Parece cristalino que o clube possui a prerrogativa de afastar um atleta que eventualmente esteja em mau momento técnico (um verdadeiro direito potestativo), mas isso deve ocorrer de maneira respeitosa, sem que o mesmo passe por situação vexatória ou que seja impossibilitado de treinar junto aos demais atletas, até mesmo para que tenha a justa oportunidade de tentar reconquistar o seu espaço. Da mesma forma quando o jogador venha a cometer um ato de indisciplina, o que não é o caso.
Sob o ponto de vista trabalhista, como é de se supor, a atitude do treinador pode ter repercussões jurídicas importantes. Nos termos do art. 483 da CLT, o assédio moral pode funcionar como motivo hábil para o jogador pleitear a rescisão indireta do contrato de trabalho por conta do descumprimento de obrigações legais, a qual, na prática, funciona como uma espécie da justa causa do empregador e viabiliza que o atleta possa receber as verbas rescisórias como se estivesse sendo demitido sem justa causa. Além do mais, o referido dispositivo ainda possibilita que o empregado possa pleitear a devida indenização (por danos morais, materiais e/ou à imagem) em face do clube responsável pelo assédio.
Vale ressaltar, de qualquer maneira, que qualquer iniciativa do atleta nesse sentido dependerá da análise de todo o arcabouço probatório a ser apresentado judicialmente, mas é inegável que o técnico do Corinthians produziu prova contra si mesmo.
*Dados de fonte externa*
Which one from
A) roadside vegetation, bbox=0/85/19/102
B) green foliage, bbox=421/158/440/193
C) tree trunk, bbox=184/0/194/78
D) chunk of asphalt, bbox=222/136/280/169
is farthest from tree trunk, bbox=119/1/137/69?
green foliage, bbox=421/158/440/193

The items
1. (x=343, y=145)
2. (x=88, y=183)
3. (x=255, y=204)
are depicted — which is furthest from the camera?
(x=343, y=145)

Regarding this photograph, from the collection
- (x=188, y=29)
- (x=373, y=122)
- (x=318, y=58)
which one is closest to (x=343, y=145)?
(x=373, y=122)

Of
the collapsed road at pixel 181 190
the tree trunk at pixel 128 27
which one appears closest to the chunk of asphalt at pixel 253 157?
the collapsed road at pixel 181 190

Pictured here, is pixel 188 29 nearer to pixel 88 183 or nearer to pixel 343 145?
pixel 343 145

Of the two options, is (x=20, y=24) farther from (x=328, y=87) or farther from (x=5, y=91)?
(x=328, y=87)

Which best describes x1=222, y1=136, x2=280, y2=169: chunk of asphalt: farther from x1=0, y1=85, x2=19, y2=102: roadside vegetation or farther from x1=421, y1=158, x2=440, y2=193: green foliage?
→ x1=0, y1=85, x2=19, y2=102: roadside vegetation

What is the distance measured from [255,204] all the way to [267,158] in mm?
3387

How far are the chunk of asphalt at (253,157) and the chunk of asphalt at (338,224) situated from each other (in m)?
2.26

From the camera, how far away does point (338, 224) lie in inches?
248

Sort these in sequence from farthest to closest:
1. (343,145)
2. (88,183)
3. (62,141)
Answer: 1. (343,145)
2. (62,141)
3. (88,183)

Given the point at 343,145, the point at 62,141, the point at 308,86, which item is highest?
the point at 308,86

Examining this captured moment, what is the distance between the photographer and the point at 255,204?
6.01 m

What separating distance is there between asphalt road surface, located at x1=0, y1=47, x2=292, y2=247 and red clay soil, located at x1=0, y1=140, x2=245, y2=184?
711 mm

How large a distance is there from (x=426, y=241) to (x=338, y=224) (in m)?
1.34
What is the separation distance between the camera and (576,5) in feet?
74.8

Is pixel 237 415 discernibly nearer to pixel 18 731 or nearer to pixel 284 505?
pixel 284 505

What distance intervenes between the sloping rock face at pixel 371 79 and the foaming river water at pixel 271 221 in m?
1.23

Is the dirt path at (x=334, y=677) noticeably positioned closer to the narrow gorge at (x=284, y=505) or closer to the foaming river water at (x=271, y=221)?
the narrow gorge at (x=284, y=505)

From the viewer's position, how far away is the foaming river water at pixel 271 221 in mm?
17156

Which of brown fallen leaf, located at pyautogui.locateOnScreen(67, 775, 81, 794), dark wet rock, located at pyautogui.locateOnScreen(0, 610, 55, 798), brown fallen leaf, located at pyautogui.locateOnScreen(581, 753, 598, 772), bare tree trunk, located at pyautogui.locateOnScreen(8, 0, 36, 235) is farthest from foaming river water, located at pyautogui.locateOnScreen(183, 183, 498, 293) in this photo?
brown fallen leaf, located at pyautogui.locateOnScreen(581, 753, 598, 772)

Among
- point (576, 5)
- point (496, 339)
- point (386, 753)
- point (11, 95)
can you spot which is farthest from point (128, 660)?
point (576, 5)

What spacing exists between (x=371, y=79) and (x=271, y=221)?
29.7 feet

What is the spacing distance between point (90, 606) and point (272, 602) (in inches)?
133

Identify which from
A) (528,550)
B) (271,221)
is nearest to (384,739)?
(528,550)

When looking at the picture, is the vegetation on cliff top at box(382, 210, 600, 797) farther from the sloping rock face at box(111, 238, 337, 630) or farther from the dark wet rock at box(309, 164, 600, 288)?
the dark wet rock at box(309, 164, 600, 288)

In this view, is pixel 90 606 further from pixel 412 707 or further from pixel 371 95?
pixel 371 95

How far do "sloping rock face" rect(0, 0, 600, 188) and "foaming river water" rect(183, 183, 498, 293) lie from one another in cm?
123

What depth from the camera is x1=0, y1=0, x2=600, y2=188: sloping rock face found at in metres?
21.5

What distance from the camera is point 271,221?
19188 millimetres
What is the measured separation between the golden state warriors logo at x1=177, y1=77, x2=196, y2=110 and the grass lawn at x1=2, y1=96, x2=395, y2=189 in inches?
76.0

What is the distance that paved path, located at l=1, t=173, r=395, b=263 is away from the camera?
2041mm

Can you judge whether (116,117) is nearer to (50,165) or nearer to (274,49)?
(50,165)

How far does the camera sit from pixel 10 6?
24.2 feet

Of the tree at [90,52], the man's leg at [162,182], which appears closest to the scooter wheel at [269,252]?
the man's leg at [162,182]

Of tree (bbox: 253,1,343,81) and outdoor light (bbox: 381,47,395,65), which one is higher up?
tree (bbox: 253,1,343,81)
Tais declarações funcionariam, ao menos, como forte indício da efetiva ocorrência do assédio moral, facilitando o eventual acesso à Justiça Trabalhista.
Este é o cenário jurídico que se apresenta, o que não significa que o atleta necessariamente deverá postular judicialmente a rescisão do contrato. Seu staff deve sopesar os prós e contras, até porque são conhecidas as repercussões e os desgastes que normalmente uma postura de maior enfrentamento traz ao trabalhador. A decisão deve ser estratégica, pois nem tudo é tudo é tão preto no branco como pode parecer.
Que o episódio sirva para efeito educativo e para uma maior conscientização das agremiações e de seus representantes, viabilizando uma mudança de comportamento. Especialmente no ambiente dos grandes clubes, cujos profissionais normalmente recebem rendimentos muito acima da média do trabalhador nacional, cria-se um imaginário de que os atletas com maior remuneração são máquinas sem sentimentos, receios e inseguranças, o que acaba resultando num ambiente permissivo, onde tudo vale. Não é bem assim.